• The task: Give every line of the records exactly, please, from the first up to and including the one containing "family: Cervidae".

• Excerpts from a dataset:
· · ·
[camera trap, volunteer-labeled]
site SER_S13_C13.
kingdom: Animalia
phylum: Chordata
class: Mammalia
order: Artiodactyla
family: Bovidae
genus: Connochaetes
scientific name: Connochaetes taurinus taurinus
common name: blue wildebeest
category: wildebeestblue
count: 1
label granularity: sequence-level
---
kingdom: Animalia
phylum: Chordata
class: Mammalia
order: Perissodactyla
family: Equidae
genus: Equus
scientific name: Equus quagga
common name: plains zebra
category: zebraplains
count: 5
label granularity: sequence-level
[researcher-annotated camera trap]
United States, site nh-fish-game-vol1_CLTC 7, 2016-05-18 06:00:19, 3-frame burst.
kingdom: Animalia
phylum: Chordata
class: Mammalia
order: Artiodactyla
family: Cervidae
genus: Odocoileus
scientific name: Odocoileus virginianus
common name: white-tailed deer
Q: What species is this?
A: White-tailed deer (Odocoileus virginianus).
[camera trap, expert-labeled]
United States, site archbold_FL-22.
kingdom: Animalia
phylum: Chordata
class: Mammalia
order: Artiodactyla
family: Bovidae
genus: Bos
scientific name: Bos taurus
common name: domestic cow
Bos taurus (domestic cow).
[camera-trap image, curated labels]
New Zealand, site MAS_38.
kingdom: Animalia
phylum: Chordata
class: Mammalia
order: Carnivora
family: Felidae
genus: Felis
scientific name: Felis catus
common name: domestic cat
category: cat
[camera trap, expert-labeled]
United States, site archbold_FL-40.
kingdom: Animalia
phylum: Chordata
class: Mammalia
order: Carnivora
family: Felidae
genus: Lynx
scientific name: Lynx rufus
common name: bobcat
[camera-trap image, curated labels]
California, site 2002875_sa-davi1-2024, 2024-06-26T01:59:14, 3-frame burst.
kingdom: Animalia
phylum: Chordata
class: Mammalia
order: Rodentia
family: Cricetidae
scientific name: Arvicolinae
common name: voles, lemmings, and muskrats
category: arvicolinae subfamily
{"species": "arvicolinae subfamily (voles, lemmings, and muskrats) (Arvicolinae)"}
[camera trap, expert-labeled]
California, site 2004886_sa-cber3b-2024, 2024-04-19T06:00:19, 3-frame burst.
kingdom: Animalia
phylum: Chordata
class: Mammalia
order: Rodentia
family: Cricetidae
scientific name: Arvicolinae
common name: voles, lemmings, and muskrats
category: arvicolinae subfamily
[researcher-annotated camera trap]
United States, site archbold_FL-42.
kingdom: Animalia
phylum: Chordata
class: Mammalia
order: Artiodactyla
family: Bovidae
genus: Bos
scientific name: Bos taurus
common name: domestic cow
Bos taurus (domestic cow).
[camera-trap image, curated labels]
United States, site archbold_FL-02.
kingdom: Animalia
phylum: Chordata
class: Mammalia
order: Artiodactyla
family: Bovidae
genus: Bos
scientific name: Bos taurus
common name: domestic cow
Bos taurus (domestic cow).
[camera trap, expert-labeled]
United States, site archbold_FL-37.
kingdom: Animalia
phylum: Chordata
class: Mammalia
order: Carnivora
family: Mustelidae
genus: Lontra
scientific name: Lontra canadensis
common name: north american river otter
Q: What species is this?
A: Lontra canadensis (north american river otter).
· · ·
• Task solution:
[camera trap, volunteer-labeled]
site SER_S13_C13.
kingdom: Animalia
phylum: Chordata
class: Mammalia
order: Artiodactyla
family: Bovidae
genus: Connochaetes
scientific name: Connochaetes taurinus taurinus
common name: blue wildebeest
category: wildebeestblue
count: 1
label granularity: sequence-level
---
kingdom: Animalia
phylum: Chordata
class: Mammalia
order: Perissodactyla
family: Equidae
genus: Equus
scientific name: Equus quagga
common name: plains zebra
category: zebraplains
count: 5
label granularity: sequence-level
[researcher-annotated camera trap]
United States, site nh-fish-game-vol1_CLTC 7, 2016-05-18 06:00:19, 3-frame burst.
kingdom: Animalia
phylum: Chordata
class: Mammalia
order: Artiodactyla
family: Cervidae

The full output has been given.